No mundo corporativo, onde muitas vezes o status quo é aceite sem contestação, incorporar o «método socrático» pode abrir novos horizontes estratégicos.
Ética e o líder filósofo
Platão, aluno de Sócrates, idealizou o conceito de governantes-filósofos em «A República», argumentando que os líderes mais eficazes são aqueles que combinam ética, sabedoria e visão. No contexto atual, onde questões como sustentabilidade e diversidade são prioritárias, a liderança ética torna-se indispensável.
Gestores que priorizam valores, ao invés de apenas lucros imediatos, constroem organizações resilientes e respeitadas. Afinal, o bom líder não só toma decisões com base em números, mas também considera o impacto humano e ambiental.
A tecnologia como um novo Olimpo
Embora os gregos dependessem de deuses mitológicos para explicar o mundo, hoje dependemos da tecnologia. A inteligência artificial, a análise de dados e as plataformas digitais oferecem um novo «Monte Olimpo» aos gestores. Contudo, tal como os deuses gregos podiam ser caprichosos, a tecnologia exige supervisão e ética.
Como Prometeu, que trouxe o fogo à humanidade, cabe aos gestores modernos trazer as ferramentas tecnológicas para as suas equipas, garantindo que sejam usadas para o progresso e não para a destruição.
Resiliência em tempos de crise
Os gregos clássicos enfrentaram catástrofes, desde invasões persas até pandemias, com uma resiliência notável. A capacidade de Atenas de se reconstruir após a derrota na Guerra do Peloponeso é um testemunho da importância de nunca desistir, mesmo diante de adversidades.
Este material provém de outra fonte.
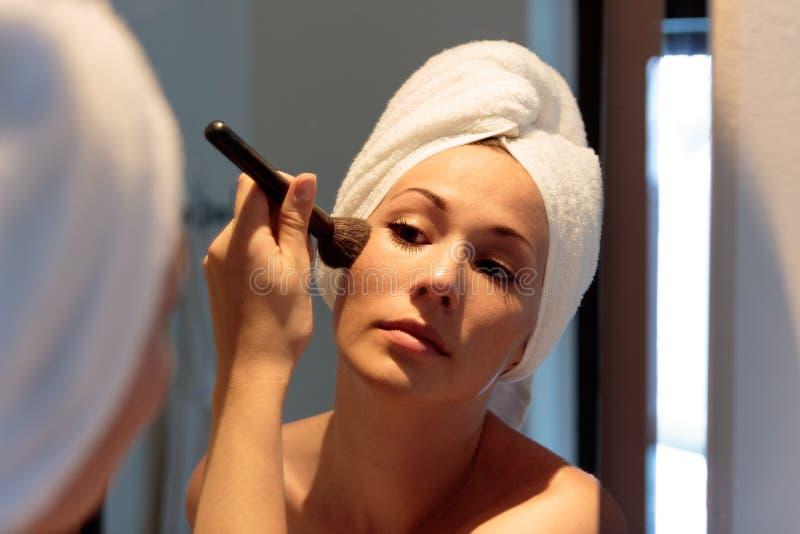 Frau vor dem Spiegel, der auf Make-up sich setzt, bevor es nachts erlischt lizenzfreie stockbilder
Hoje, em tempos de incerteza global, os líderes precisam de cultivar esta mesma resiliência. Ser proativo, manter a calma e buscar soluções criativas são qualidades que definem os gestores que se destacam.
O legado eterno
Os princípios de liderança dos gregos clássicos continuam a ressoar nos desafios de hoje. A sabedoria de Péricles, Sócrates e Platão oferece lições valiosas para gestores que desejam não apenas liderar, mas transformar.
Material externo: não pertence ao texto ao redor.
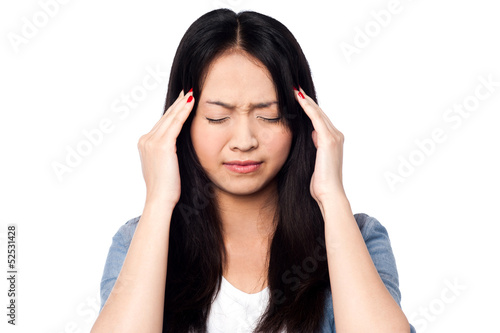 Young girl having headache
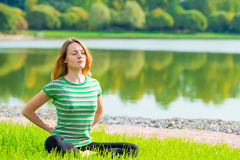 Concentrated woman doing yoga Stock Photos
Em última análise, ser líder é, como os gregos nos ensinaram, uma busca incessante pelo equilíbrio: entre estratégia e ética, entre ação e reflexão. Afinal, a liderança verdadeira, como disse Aristóteles, «não é governar, mas servir».
Bibliografia
– Aristóteles. Ética a Nicómaco. Lisboa: Fundação Calouste Gulbenkian, 2009.
– Platão. A República. São Paulo: Martins Fontes, 2012.
– Thucydides. The History of the Peloponnesian War. London: Penguin Classics, 1972.
– Jaeger, Werner. Paideia: A Formação do Homem Grego. Lisboa: Edições 70, 1995.
– Senge, Peter. The Fifth Discipline: The Art and Practice of the Learning Organization. New York: Doubleday, 1990.
– Kagan, Donald. Pericles of Athens and the Birth of Democracy. New York: Simon & Schuster, 1991.
– Heródoto. Histórias. São Paulo: Editora 34, 2013.